_The problem_. Will you give the material below again, every line exactly as it is?

_Information given_.
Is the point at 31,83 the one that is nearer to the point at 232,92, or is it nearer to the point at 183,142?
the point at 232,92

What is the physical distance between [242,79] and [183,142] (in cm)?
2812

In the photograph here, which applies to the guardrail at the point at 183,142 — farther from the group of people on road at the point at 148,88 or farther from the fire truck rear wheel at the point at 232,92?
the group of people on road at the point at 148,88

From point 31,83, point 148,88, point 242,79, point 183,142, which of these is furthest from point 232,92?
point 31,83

_The response_.
Is the point at 31,83 the one that is nearer to the point at 232,92, or is it nearer to the point at 183,142?
the point at 232,92

What is the physical distance between [242,79] and [183,142] (in cm)?
2812

In the photograph here, which applies to the guardrail at the point at 183,142 — farther from the group of people on road at the point at 148,88 or farther from the fire truck rear wheel at the point at 232,92?
the group of people on road at the point at 148,88

From point 31,83, point 148,88, point 242,79, point 183,142, which of these is furthest from point 232,92?
point 31,83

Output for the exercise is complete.